First steps#

Install the requirements with pip install -r requirements.txt.
From the root directory, run python utils/main.py --help to see the available options.

See Utils for more information about the most useful arguments

Results and WandB#

Mammoth saves all the results and metrics under the data/results directory (by default). You can change this directory by changing the base_path function in CONF or with –base_path=<path>.

The logs are organized in the following way: <setting>/<dataset>/<model>/logs.pyd.
Each line in the log file is a dictionary containing the arguments and results for a single run.

WandB#

For advanced logging of loss values, metrics, and hyperparameters, you can use WandB by providing both --wandb_project and --wandb_entity arguments. If you don’t want to use WandB, you can simply omit these arguments.

Tip

By default, all arguments, loss values, and metrics are logged. Thanks to the autolog_wandb (Models), all the variables created in the observe that contain loss or start with _wandb_ will be logged. Thus, in order to log all the separate loss values, you can simply add loss = loss + loss1 + loss2 to the observe function.

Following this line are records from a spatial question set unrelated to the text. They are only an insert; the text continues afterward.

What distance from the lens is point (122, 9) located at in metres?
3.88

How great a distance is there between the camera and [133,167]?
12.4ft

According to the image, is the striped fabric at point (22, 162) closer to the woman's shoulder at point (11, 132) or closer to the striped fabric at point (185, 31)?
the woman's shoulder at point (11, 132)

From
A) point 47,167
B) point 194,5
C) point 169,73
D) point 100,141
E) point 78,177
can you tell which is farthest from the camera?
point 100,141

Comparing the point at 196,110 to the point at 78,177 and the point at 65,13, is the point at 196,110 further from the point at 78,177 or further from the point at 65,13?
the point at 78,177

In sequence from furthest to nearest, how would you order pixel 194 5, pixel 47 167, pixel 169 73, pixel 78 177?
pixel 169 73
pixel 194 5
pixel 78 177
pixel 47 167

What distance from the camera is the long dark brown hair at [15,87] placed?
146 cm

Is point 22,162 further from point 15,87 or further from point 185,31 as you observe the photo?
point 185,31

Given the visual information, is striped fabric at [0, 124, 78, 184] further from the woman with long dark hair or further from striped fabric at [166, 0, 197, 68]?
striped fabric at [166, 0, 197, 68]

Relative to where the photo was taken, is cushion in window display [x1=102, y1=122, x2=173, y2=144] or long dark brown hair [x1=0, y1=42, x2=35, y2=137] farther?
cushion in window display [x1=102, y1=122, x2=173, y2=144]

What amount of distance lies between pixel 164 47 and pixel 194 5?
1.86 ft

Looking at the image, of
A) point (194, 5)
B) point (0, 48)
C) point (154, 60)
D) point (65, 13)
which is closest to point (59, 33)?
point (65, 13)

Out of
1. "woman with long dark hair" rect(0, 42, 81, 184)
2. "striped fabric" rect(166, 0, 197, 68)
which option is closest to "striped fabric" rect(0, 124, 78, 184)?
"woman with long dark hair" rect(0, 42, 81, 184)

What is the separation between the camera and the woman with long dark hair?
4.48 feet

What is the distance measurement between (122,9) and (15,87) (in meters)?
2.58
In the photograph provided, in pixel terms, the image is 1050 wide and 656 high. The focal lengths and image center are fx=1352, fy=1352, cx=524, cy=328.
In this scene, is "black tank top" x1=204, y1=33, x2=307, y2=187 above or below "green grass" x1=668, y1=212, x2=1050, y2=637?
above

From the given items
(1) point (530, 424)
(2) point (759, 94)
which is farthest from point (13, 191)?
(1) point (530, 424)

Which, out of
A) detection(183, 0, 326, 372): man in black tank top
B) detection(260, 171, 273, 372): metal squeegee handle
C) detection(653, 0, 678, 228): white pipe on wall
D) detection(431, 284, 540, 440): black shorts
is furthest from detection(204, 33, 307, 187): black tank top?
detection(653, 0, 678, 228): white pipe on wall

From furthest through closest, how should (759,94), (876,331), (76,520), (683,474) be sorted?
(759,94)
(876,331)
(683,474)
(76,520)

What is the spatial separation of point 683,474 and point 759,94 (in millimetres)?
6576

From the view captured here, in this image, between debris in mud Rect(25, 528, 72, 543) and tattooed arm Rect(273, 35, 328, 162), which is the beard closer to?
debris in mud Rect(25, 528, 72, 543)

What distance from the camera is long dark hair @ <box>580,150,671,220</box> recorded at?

Metrics are logged on WandB both in a raw form, separated for each task and class. This allows further analysis (e.g., with the Mammoth Parseval). To differentiate between raw metrics logged on WandB and other aggregated metrics that may have been logged, all the raw metrics are prefixed with RESULTS_. This behavior can be changed by changing the prefix in the log_accs function in LOGGERS.

Logging#

Mammoth uses the logging library to log the status of the training. By default, the log level is set to INFO. You can change the log level by setting the environment variable LOG_LEVEL to one of the following values: DEBUG, INFO, WARNING, ERROR, or CRITICAL. You can also set the log level in the code by using the following command:

import logging
logger = logging.getLogger('root')
logging.basicConfig(level=logging.DEBUG)

Testing#

Mammoth includes a few tests to ensure that the code is working as expected for all available models and datasets. The tests are run using pytest and can be run using the following command:

pytest

The tests are quite long, as they evaluate most of the functionality of Mammoth. The estimated runtime is about 2 hours.

Important

By default, the tests will NOT delete all the downloaded datasets and re-download them (test_datasets_with_download is disabled). To enable this test, you can run pytest with the --include_dataset_reload argument.

Note that this test will download all the datasets, which can take a significant amount of time and space.